I paused and asked: “So what do I do now?” That's how naive I was about what I was getting into.

He stared me up and down. He obviously didn't like what I was doing—that is, trying to block the senator's bandwagon. Yet I had a right to do it. Indeed, anyone in the room could have done the same thing. But I was the one who stepped up. “Well,” he sighed, pointing to the podium, “you have to go up there and give a five-minute speech.”

“Okay.” Yikes. An actual campaign speech. And not just speaking about the issues but also taking on an entrenched incumbent.

Over the years, I'd done a lot of speaking—but never as a political challenger. I'd spoken to small groups, mostly concerning the obnoxious Profile of Learning. But in those instances I'd had plenty of time to prepare, to put myself together. Indeed, going back to my days of arguing tax cases, I'd known I always wanted to be the best-prepared person in the courtroom. But today, when I really needed some preparation, I didn't have it.
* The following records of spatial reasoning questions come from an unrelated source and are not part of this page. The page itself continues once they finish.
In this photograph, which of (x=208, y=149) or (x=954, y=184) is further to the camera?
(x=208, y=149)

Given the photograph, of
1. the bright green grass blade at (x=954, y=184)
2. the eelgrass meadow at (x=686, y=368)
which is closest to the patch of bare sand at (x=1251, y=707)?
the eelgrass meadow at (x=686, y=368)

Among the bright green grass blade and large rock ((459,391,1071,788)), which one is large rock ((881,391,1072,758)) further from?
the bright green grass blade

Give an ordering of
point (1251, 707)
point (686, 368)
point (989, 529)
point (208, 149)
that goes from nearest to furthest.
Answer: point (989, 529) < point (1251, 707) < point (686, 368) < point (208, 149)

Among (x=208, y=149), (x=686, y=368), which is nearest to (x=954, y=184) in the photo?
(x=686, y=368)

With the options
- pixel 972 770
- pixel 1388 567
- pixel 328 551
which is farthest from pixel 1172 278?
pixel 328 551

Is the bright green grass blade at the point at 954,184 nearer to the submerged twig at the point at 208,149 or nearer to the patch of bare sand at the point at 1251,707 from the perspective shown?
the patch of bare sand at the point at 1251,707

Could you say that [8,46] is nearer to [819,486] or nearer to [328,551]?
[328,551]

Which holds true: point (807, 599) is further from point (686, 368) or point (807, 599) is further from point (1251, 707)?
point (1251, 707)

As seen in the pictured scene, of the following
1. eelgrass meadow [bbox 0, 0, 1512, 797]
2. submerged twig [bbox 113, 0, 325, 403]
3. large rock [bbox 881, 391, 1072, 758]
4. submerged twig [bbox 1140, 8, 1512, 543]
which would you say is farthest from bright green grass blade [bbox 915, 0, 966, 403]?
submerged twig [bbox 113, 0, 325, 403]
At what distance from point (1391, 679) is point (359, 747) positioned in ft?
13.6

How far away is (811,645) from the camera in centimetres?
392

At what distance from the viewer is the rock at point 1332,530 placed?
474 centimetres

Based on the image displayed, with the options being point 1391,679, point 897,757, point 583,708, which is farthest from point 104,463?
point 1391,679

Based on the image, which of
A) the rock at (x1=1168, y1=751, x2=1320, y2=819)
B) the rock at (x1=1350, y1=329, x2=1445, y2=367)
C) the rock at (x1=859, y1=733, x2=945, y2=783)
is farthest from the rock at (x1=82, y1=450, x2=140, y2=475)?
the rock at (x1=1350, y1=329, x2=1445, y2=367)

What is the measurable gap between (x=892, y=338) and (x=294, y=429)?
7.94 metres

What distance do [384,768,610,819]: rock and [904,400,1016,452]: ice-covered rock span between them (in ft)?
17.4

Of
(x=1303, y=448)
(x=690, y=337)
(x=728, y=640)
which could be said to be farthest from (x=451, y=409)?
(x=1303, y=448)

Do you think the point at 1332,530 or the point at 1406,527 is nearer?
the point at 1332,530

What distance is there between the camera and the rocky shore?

In my old jeans and torn sweatshirt, I looked as if I were dressed for a garage sale. The April Fools' Day joke was on me.

Yet I knew what I wanted to say. I was nothing more than a concerned parent—one of many in the room—but I was fully aware of what was right and what was wrong. I wanted to speak from my heart, and yet my head was also ready.

So a calm and a confidence passing all understanding came over me. I thought of my sweet husband, Marcus, our five biological children, and the twenty-three foster children to whom we had also opened our home and our hearts. I was proud of the values we had been able to instill in them. It hadn't always been easy. And the liberal meddlers in the state education bureaucracy hadn't made it any easier. So we were fighting for our kids and our values, and we needed one fighter out front. That was my job. I had accepted the mission, and now I had to fulfill it. It was as simple as that.

I was just doing my duty as a citizen, speaking out. It was like that wonderful Norman Rockwell painting from the forties,
Freedom of Speech
, in which an earnest man speaks out at the town meeting, politely but firmly.

Finally, I thought of Philippians 4:13, “I can do all things through Christ which strengthens me,” and I said a prayer. Now I was ready.

I got up to the stage and delivered a speech that came straight from the heart. It was about freedom, and what freedom means in the hearts of Minnesotans and of all Americans. I declared that freedom is connected to the issues we should care about: life, taxes, education. That is, the issues on which the state senator had once stood with us but now stood against us.

And when I saw the faces of all those folks listening to me, following with warm attention, I felt confident enough to speak truthfully and forcefully. I was among people who shared the same vision, and they gave me strength and confidence. My neighbors and fellow Republicans were happy to hear someone speak clear words, words that expressed their own faith and beliefs. I had entered the room as just a name to most of those folks, but after a few minutes we had all become friends. They could look into my heart as I spoke, and even as I was speaking, I could look into their hearts. That's a sacred feeling. So it was their support—and maybe their quiet prayers—that helped to sustain me in my partisan-politics debut.